Equally important, the blog communicates the company’s Conscious Capitalism philosophy. It shares the company’s purpose and the culture it is building to achieve that purpose.

Guy writes the blog himself: it sounds like him and is authentic. He has a regular editorial schedule, and he SEOs his topics and blog headlines. His team promotes the content through the company’s social-media program (Facebook, Twitter and LinkedIn).

The blog is attracting followers and fans, and it’s generating click-throughs – albeit a bit more slowly than Guy would like (not a surprise given the subject matter). However, Guy knows he’s creating a body of content that keeps his Web site fresh and the company well-represented in search engines, while having other potential uses. The blog is cathartic and stimulating for Guy, helping him create a dialog with the industry and shape his ideas for new products, markets and customers. In short: the blog is meeting his business goals.

Before sending your CEO off to blog, I recommend the following:

Have a goal. Know what you are trying to achieve, who you are trying to reach, and why.

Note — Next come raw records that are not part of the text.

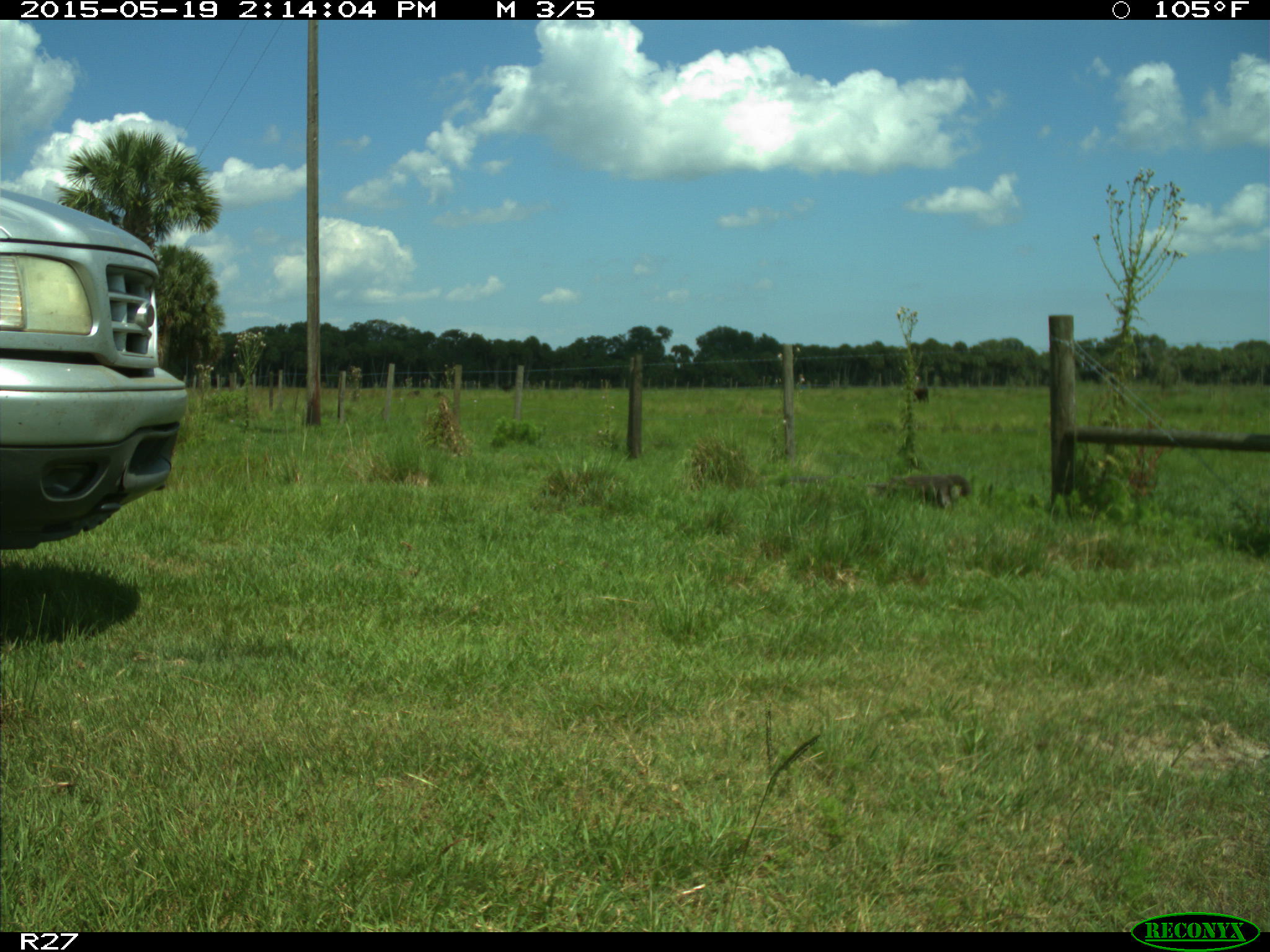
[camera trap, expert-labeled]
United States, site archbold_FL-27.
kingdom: Animalia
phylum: Chordata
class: Mammalia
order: Artiodactyla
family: Bovidae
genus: Bos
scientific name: Bos taurus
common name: domestic cow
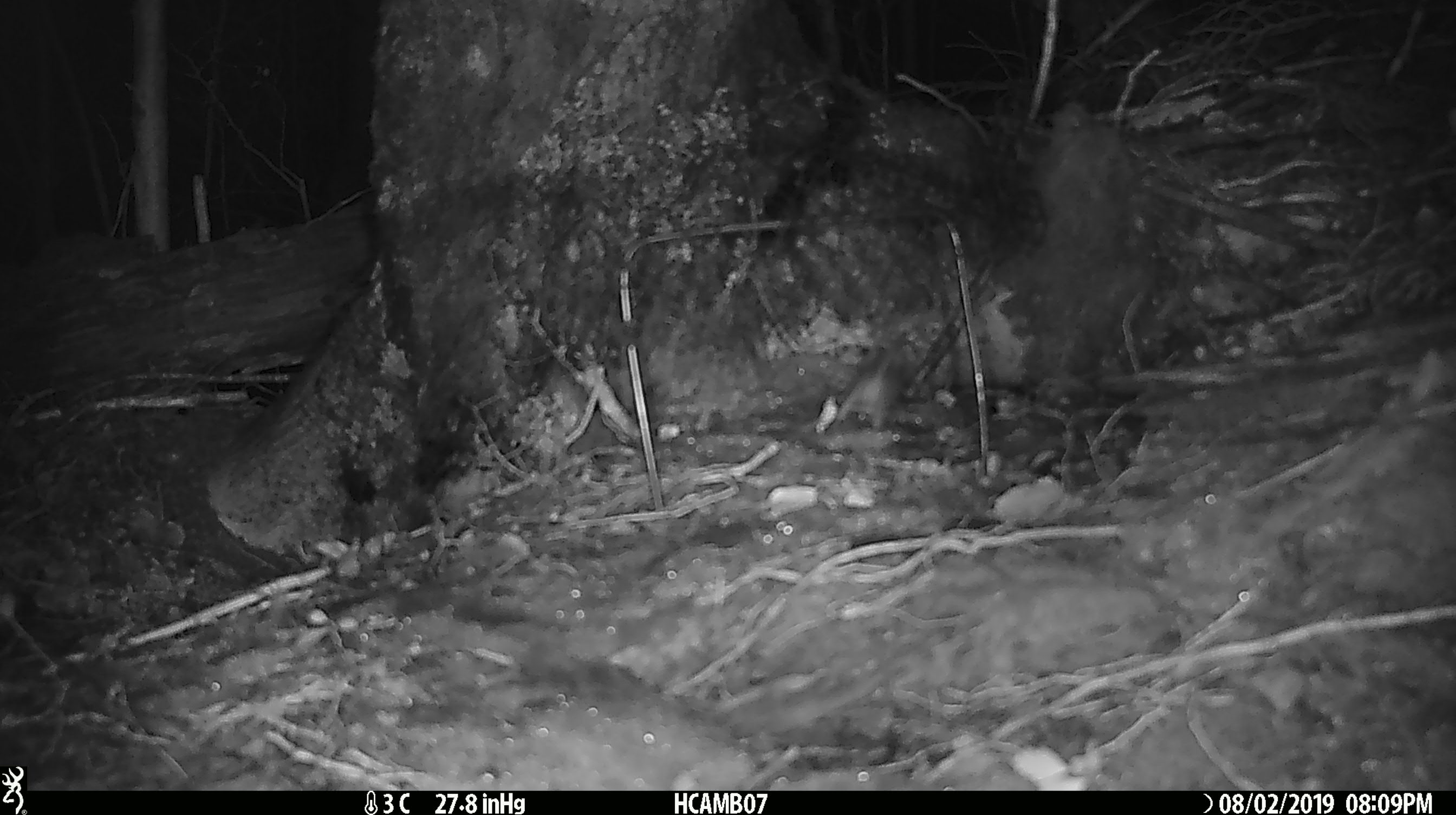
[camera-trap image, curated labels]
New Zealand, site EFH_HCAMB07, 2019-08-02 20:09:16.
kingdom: Animalia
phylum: Chordata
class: Mammalia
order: Rodentia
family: Muridae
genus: Mus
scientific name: Mus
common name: mouse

Make an honest assessment of your CEO’s potential as a blogger. Does he have the time? Does he have the willingness? Can he and will he contribute substantively to the growth of a blog, which is a long-term proposition?

Have a plan, including:

• an editorial mission and guidelines, including what the CEO will and will not write about.

• an editorial calendar, defining how frequently you will publish. (If someone must edit or approve the CEO’s blog articles before publication, remember to build this additional time into your calendar.)

• an editorial “machine,” for identifying timely topics that the CEO may want to blog about. This machine might include Google alerts, a marketing assistant who monitors the Web and forwards news and articles, or both.

• a promotion plan, for promoting the blog on social and traditional media – including other blogs that your CEO may want to follow and comment on.

• a policy for how you will handle comments on the blog.

• a simple measurement program.

Have the first several posts written before the blog goes online. This will enable you to get off to a strong start while the blog gets established.

Remember that the best CEO blogs are those that reflect the personality of the CEO and the brand characteristics of the company – and bring both alive in a natural, authentic way.

If you don’t have a clear understanding of your goal and your ability to meet that goal, do not proceed.